WHERE IS HE? MTC's 'Waiting for Godot' tops our theater critic's 2013 list.
Of the 70-something plays I see each year, I am asked every December to select 10 that were my favorites. That's an interesting concept, favorites.
My favorite pet of all time was Waldo, a seriously flawed example of canine scrounginess, wholly unexceptional except for one detail: I loved him. I suspect he was no worthier than any other dog, and I'm sure that the experts who judge dog shows would scoff were I to suggest that Waldo deserved to be thought of as the best. But we love what we love.
Once a year, I set aside my analysis and simply name the 10 shows that got to me the most, made me laugh the hardest or cry the longest or think the juiciest thoughts. Some of these might truly belong on a list of the best shows of the year (some were awesome!), but that's another list. These are my own personal, most-loved shows.

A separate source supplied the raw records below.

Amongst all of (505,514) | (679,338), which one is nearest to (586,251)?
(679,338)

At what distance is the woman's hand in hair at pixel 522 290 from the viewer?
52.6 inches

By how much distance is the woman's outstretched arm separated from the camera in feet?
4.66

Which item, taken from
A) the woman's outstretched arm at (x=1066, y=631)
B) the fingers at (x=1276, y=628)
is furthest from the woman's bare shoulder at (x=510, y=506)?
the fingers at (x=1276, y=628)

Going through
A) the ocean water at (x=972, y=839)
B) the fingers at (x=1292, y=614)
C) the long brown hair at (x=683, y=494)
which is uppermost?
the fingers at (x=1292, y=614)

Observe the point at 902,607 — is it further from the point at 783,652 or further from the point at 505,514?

1. 'Waiting for Godot' (Marin Theater Company) Director Jasson Minadakis took one of the theater's most minimalistic plays and stripped it down to almost nothing but the words, then put those words into the mouths of four brilliant actors. Gorgeously staged, it took audiences on a journey of absurdist extremes. Wonderfully done.
2. 'The Price' (Cinnabar Theater) A brilliant Charles Siebert almost stole Arthur Miller's well-crafted drama from his three co-stars, but under the poetic direction of Sheri Lee Miller, actors John Shillington, Madeleine Ashe and Samson Hood (in his best-ever performance) kept stealing it back.

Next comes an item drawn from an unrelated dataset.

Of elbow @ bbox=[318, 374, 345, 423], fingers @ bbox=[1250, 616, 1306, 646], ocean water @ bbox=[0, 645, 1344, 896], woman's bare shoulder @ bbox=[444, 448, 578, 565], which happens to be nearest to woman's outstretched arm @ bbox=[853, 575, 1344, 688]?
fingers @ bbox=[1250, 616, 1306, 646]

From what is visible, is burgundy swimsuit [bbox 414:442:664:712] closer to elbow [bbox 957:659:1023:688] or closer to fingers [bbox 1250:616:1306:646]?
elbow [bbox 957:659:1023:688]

3. 'The Sound of Music' (Mountain Play) The Bay Area's largest stage (atop Mt. Tamalpais) was put to spectacular use in Rodgers and Hammerstein's beloved classic, from cars and motorcycles driving across massive pivoting sets to the von Trapp family climbing an actual mountain in the rousing and lovely finale.
4. 'The Shape of Things' (Main Stage West) It was a strong year for Keith Baker, who rocked as Caliban in Sebastopol Shakespeare Festival's Tempest but had already given one of the year's best performances in David Lear's production of Neil LaBute's social satire about art, love and other forms of emotional manipulation.
5. 'Red' (Sixth Street Playhouse) Charlie Siebert again, directed by Craig Miller, paired with actor Ryan Schabach's in John Logan's astonishingly good examination of the work and ideas of artist Mark Rothko.
6. 'This Is Our Youth' (Main Stage West) Sex. Drugs. Foul language. Toasters. Ken Lonergan's affectionately fierce story of three rudderless young people, directed Keith Baker, was as shocking as it was entertaining.
7. 'La Cage aux Folles' (Cinnabar Theater) Sheri Lee Miller (who directed the above-mentioned Price and The Tempest) scored yet again with a deeply moving, emotionally grounded spin on Harvey Fierstein and Jerry Herman's hilarious musical. Actors Michael Van Why and Stephen Walsh were wonderfully real.
8. 'Romeo and Juliet' (Actors Basement) Directed by Merlyn Q. Sell, this gender-bending presentation of Shakespeare's tragic romance was cleverly staged on two sides of a window, with scenes performed simultaneously to stunning, sexy and often eye-opening effect.
9. 'Shrek: The Musical' and 'Pirates of Penzance' (Summer Repertory Theater) SRT's strongest season in years included two supremely charming shows which worked as a pair (so I'm including them as one). Shrek: The Musical, directed by James Newman, transported the nasty-nice animated film onto the stage with a sly social message about equality and speaking truth to power. Gilbert and Sullivan's Pirates of Penzance, directed by Brian J. Marcum, was played with giddy enthusiasm and lighthearted glee.
10. 'The Spanish Tragedy' (Marin Shakespeare Company) Thomas Kyd's seldom-produced play, as directed by Lesley Currier, was a wild ride of a show, alternately violent and funny, poetic and crude, a memorably rip-roaring history lesson that had audiences buzzing from start to finish.